Page MenuHomePhabricator

Rewrite ConstStructBuilder with a mechanism that can cope with splitting and updating constants.
ClosedPublic

Authored by rsmith on Jun 14 2019, 5:36 PM.

Details

Summary

This adds a ConstantBuilder class that deals with incrementally building
an aggregate constant, including support for overwriting
previously-emitted parts of the aggregate with new values.

This fixes a bunch of cases where we used to be unable to reduce a
DesignatedInitUpdateExpr down to an IR constant, and also lays some
groundwork for emission of class constants with [[no_unique_address]]
members.

Diff Detail

Repository
rL LLVM

Event Timeline

rsmith created this revision.Jun 14 2019, 5:36 PM
Herald added a project: Restricted Project. · View Herald TranscriptJun 14 2019, 5:36 PM

Isn't [[no_unique_address]] only significant for empty members?
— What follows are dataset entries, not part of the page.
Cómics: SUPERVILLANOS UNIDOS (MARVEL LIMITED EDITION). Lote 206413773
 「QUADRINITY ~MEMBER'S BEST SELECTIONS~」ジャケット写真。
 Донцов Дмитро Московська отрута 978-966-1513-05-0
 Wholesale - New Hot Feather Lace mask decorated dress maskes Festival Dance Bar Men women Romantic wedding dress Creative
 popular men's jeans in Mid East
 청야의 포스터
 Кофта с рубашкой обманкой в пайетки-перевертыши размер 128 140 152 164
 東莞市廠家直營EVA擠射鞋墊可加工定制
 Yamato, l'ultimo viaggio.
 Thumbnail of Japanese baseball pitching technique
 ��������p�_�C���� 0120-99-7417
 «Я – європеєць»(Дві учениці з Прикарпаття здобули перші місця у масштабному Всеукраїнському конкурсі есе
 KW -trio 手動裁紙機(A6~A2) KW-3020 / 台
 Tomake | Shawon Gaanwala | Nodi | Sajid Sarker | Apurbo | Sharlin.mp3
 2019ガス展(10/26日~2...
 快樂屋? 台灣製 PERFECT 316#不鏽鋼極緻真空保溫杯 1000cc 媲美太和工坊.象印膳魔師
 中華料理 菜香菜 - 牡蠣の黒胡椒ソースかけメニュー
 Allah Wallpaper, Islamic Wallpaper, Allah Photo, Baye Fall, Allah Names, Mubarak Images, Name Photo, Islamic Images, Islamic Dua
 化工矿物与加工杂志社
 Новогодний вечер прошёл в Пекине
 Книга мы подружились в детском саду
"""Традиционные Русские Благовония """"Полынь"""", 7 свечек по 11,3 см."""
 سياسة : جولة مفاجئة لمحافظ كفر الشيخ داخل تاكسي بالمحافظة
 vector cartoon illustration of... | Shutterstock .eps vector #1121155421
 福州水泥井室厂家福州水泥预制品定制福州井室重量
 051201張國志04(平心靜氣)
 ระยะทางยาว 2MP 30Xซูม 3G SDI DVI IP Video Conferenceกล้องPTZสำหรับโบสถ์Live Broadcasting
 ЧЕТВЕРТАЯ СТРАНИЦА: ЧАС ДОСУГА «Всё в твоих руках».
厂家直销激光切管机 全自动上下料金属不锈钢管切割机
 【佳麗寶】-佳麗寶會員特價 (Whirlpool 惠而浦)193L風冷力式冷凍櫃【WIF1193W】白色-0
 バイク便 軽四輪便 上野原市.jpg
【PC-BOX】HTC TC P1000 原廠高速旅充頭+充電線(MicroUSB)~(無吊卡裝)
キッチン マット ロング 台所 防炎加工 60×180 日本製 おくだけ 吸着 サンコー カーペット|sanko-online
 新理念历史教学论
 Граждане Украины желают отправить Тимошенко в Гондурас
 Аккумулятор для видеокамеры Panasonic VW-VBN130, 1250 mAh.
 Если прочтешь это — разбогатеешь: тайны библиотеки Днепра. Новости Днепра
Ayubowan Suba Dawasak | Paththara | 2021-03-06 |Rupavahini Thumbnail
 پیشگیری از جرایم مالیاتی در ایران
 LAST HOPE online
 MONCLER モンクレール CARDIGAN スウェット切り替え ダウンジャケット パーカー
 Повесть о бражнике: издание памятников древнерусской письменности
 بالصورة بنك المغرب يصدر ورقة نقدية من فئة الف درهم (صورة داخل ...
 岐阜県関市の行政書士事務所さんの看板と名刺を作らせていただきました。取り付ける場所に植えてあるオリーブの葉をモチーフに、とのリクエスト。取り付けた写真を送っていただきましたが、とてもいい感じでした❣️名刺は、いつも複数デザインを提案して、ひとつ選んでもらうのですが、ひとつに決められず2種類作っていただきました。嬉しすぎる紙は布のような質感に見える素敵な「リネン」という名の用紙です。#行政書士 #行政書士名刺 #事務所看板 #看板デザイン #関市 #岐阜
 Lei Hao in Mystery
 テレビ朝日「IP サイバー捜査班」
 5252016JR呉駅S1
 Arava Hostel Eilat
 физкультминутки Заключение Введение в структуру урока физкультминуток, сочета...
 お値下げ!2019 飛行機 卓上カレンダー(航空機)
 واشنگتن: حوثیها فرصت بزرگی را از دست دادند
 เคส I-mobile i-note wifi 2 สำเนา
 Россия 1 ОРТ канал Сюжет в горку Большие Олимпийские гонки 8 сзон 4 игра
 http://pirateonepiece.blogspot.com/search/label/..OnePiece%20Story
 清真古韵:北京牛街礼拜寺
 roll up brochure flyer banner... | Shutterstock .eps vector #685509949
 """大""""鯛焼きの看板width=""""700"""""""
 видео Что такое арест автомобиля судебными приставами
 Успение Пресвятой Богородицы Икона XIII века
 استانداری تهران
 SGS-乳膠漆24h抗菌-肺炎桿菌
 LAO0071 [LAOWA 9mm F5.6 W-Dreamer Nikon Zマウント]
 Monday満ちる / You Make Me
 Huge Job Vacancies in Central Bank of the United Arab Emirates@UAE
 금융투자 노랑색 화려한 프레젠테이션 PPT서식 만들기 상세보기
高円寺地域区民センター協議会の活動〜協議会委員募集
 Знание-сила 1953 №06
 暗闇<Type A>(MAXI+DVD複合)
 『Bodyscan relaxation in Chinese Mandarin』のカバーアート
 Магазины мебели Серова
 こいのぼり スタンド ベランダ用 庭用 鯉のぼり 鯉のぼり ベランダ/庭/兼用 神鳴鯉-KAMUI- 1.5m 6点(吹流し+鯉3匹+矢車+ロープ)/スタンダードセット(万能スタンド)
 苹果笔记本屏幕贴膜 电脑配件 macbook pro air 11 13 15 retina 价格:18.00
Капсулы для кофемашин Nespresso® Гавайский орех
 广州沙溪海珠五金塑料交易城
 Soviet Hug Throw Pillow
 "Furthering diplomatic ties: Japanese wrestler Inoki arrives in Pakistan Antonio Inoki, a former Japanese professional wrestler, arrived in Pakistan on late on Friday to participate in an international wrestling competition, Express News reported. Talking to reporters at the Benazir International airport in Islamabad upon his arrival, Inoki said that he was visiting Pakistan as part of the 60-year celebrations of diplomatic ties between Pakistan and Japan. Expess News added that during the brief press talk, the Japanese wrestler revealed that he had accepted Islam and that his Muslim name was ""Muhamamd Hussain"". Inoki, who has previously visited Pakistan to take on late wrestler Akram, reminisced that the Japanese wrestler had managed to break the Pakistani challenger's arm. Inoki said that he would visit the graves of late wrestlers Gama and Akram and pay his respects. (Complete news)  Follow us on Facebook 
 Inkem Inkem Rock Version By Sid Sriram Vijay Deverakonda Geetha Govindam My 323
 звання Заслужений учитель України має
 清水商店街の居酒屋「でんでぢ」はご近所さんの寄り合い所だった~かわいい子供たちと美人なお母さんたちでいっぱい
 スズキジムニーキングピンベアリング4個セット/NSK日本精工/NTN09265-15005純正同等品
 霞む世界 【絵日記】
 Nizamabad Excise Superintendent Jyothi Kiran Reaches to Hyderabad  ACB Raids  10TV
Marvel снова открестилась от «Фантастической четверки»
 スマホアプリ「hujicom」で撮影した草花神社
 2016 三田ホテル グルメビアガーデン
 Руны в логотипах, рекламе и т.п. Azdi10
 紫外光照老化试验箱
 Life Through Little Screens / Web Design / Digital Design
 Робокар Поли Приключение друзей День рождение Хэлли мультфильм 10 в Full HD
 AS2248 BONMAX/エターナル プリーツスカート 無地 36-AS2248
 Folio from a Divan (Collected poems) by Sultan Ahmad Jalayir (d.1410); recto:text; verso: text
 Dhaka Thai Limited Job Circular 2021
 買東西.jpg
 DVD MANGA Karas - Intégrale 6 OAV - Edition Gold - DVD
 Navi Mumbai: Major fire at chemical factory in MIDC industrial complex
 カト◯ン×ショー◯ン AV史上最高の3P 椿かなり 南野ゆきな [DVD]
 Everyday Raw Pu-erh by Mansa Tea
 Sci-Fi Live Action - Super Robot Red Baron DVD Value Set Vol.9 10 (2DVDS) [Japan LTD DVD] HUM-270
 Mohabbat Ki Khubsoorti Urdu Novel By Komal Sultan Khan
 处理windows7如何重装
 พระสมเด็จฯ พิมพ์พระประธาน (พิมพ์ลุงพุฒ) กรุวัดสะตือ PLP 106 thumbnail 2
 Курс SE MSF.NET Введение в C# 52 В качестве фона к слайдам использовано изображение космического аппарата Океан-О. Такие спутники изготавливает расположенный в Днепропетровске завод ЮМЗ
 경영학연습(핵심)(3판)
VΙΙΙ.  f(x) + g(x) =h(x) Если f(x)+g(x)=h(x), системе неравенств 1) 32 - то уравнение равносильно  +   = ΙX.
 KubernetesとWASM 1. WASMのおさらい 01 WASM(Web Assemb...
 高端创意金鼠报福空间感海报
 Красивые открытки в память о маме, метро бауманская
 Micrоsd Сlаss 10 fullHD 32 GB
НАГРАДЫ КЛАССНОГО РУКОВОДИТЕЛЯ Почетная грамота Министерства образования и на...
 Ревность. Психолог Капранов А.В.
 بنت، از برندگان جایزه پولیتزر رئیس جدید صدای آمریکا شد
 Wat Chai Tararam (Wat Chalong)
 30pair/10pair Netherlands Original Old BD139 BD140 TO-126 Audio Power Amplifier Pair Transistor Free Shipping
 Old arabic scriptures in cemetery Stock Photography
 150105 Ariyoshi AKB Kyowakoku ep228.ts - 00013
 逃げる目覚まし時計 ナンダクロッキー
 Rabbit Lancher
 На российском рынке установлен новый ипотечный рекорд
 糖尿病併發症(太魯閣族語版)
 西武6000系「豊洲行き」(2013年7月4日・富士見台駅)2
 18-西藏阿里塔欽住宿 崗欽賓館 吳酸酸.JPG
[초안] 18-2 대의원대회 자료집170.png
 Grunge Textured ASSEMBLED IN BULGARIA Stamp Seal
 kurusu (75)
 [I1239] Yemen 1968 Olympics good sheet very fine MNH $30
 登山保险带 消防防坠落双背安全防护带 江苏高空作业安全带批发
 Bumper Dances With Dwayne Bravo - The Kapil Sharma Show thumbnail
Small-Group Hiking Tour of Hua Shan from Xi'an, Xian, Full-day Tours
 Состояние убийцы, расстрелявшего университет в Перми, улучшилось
I'm not sure why they need significant support from constant-building, since they expand to no meaningful initializer.

We have some code we'll hopefully be upstreaming soon that relies on being able to do things with address-of-position placeholder values; I'm a little worried that the new structure here doesn't really support them.

Isn't [[no_unique_address]] only significant for empty members? I'm not sure why they need significant support from constant-building, since they expand to no meaningful initializer.

It also permits reuse of tail padding for non-static data members, which is the complexity that this patch is dealing with (in addition to improving and generalizing the support for non-trivial designated initializers).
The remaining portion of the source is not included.